The statement that SDF-1α promotes inflammation and fibrosis thereby exerting a potentially worsening effect on the course of micro- and microvascular diabetic complications derives from a flawed interpretation of available data. DPP-4 inhibition increases the concentrations of biologically active/intact SDF-1α , whereas in studies showing an inverse association between SDF-1α concentrations and adverse cardiovascular outcomes, total (mostly cleaved and biologically inactive) SDF-1α was measured [4, 5], the concentrations of which actually decline during therapy with a DPP-4 inhibitor [3, 6]. Several of the remaining references cited to support the author’s claim refer to genetic studies on the SDF-1 gene polymorphisms, which are not pertinent to the effect of DPP-4 inhibitors on active SDF-1α levels.
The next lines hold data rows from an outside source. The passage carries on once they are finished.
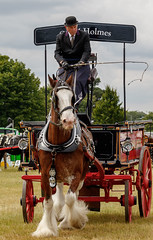 Driffield Show 2018 IMG_9641 (oddlegs) Tags: driffieldshow2018 driffield showground july rural agricultural traditional horsedrawn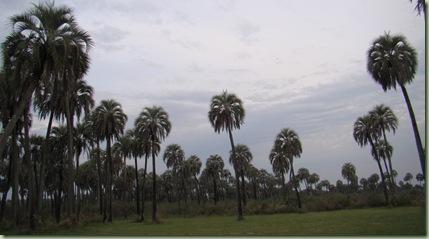 Argentina2010b 091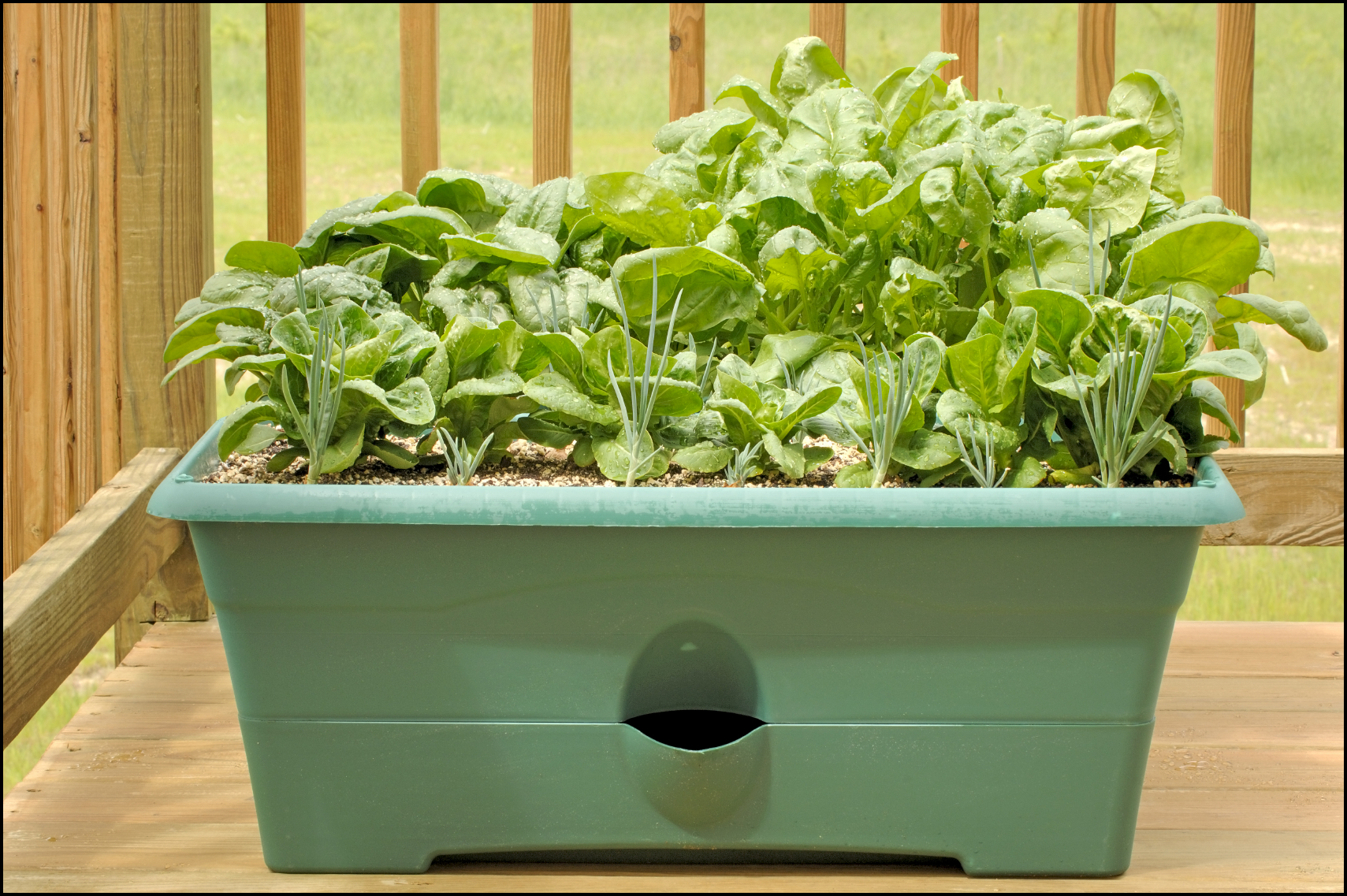 How To Grow Spinach Indoors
To interpret data in the right perspective, it should be noted that the best characterized physiological function of SDF-1α is the regulation of hematopoietic stem/progenitor cell kinetics . As a practical example of this, plerixafor, a drug active on the SDF-1α receptor CXCR4, is clinically used to stimulate stem cell mobilization . The paper by Kim et al. , mentioned by the author to support the claim that SDF-1α-mediated neovascularization in diabetic neuropathy in detrimental to the course of this complication, actually provides evidence that stem cell mobilization with plerixafor is a therapeutic option against diabetic neuropathy, a concept that is being tested in ongoing trials. Remarkably, DPP-4 inhibitors have been consistently shown to increase stem/progenitor cell levels in type 2 diabetes [3, 6, 10, 11]. Since reduction of stem/progenitor cells strongly predicts the development or worsening of diabetic micro- and macroangiopathy [12, 13], the effect of DPP-4 inhibitors on SDF-1α and stem cells should speculatively be protective against complications.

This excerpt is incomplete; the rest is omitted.